• **Written task**:
Express the listing as a Markdown table with the columns "Row" and "Line", one numbered row per line. Begin at the line that contains "What do you", continue through the end of the listing, and omit blank lines and pictures.

• **Records from a dataset**:

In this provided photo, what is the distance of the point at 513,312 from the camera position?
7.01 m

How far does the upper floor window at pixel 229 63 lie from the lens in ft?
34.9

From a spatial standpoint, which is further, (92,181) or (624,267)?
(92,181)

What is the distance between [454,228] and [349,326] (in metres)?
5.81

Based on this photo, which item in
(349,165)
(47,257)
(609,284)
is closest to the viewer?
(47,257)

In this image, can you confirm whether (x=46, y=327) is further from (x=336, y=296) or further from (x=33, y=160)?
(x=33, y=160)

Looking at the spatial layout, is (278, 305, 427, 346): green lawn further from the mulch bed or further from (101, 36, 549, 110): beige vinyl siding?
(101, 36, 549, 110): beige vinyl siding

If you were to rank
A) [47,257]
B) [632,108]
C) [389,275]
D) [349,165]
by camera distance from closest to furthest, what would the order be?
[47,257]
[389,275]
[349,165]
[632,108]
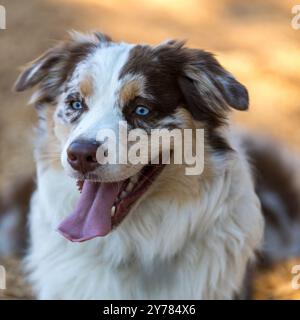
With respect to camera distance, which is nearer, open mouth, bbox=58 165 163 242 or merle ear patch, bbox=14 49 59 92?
open mouth, bbox=58 165 163 242

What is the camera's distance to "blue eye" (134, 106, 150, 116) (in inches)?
109

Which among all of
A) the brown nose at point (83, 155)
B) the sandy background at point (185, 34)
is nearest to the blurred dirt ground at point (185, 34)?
the sandy background at point (185, 34)

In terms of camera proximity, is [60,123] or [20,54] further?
[20,54]

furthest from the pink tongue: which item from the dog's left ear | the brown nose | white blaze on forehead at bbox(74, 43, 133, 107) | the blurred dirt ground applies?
the blurred dirt ground

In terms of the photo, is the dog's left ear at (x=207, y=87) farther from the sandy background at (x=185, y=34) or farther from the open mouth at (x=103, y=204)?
the sandy background at (x=185, y=34)

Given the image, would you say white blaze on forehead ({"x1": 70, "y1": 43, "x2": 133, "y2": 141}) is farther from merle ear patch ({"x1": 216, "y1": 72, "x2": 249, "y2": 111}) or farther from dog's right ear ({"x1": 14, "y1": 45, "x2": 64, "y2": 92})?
merle ear patch ({"x1": 216, "y1": 72, "x2": 249, "y2": 111})

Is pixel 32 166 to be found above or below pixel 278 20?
below

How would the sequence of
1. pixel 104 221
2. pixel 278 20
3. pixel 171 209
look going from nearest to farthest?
pixel 104 221
pixel 171 209
pixel 278 20

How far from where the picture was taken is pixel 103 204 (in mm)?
2760

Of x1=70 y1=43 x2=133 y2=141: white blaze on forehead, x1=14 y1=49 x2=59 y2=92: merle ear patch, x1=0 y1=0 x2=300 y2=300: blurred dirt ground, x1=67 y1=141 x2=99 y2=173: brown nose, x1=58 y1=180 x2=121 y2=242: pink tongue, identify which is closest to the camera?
x1=67 y1=141 x2=99 y2=173: brown nose

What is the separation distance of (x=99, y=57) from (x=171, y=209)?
28.6 inches

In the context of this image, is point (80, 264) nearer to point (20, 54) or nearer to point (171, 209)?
point (171, 209)

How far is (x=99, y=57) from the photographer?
288cm
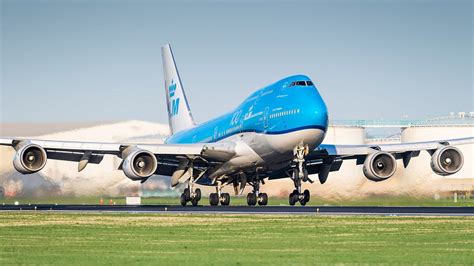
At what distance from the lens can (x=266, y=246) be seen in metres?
27.0

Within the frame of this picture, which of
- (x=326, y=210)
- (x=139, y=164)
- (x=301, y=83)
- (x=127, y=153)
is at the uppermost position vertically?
(x=301, y=83)

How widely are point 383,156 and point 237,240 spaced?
115 feet

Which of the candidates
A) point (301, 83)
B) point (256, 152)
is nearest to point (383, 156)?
point (256, 152)

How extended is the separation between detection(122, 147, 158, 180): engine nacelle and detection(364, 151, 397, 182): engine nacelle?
552 inches

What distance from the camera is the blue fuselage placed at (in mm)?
54750

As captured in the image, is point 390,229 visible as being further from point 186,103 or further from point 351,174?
point 186,103

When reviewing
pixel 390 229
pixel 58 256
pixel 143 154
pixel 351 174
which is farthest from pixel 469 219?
pixel 351 174

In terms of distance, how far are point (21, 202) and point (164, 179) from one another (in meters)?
11.5

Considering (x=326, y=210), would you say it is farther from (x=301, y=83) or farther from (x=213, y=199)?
(x=213, y=199)

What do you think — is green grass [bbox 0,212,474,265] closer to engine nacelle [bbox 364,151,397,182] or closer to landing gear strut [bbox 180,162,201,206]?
landing gear strut [bbox 180,162,201,206]

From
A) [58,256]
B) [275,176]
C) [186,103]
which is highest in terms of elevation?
[186,103]

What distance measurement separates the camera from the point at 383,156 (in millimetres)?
62969

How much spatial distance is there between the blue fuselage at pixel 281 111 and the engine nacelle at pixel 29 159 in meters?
12.0

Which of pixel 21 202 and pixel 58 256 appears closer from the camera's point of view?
pixel 58 256
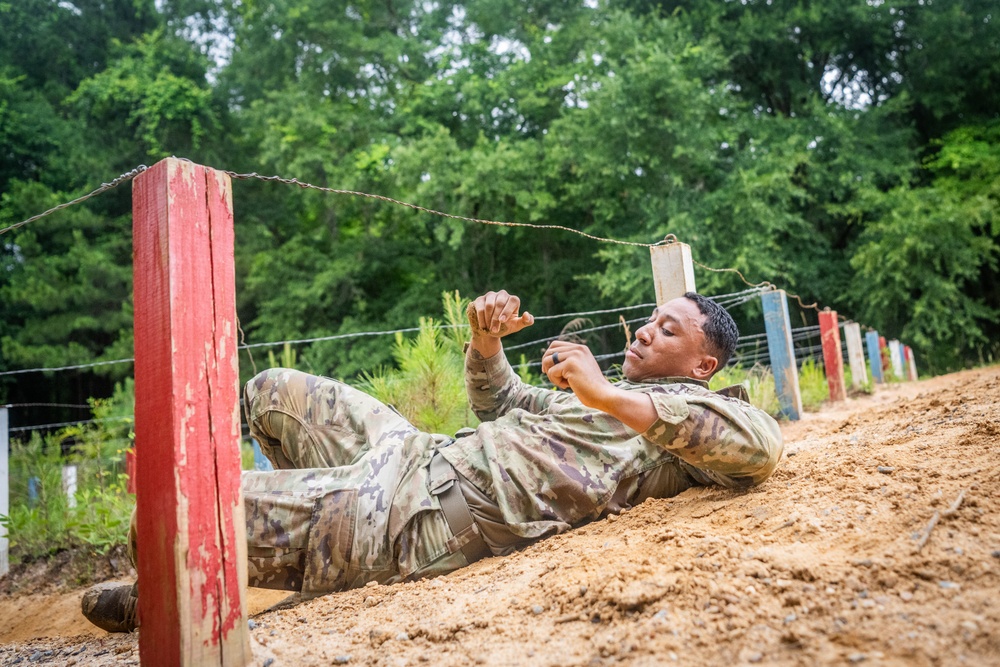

• **Solution below**:
| Row | Line |
|---|---|
| 1 | What do you think — is green grass [bbox 0,212,474,265] closer to engine nacelle [bbox 364,151,397,182] or closer to landing gear strut [bbox 180,162,201,206]? |
| 2 | landing gear strut [bbox 180,162,201,206] |
| 3 | From |
| 4 | A) [58,256] |
| 5 | B) [275,176] |
| 6 | C) [186,103] |
| 7 | which is highest in terms of elevation? |
| 8 | [186,103] |
| 9 | What distance measurement separates the camera from the point at 383,156 (in millimetres)? |
| 10 | 62969 |
| 11 | How much spatial distance is there between the blue fuselage at pixel 281 111 and the engine nacelle at pixel 29 159 in meters? |
| 12 | 12.0 |
| 13 | Which of pixel 21 202 and pixel 58 256 appears closer from the camera's point of view? |
| 14 | pixel 58 256 |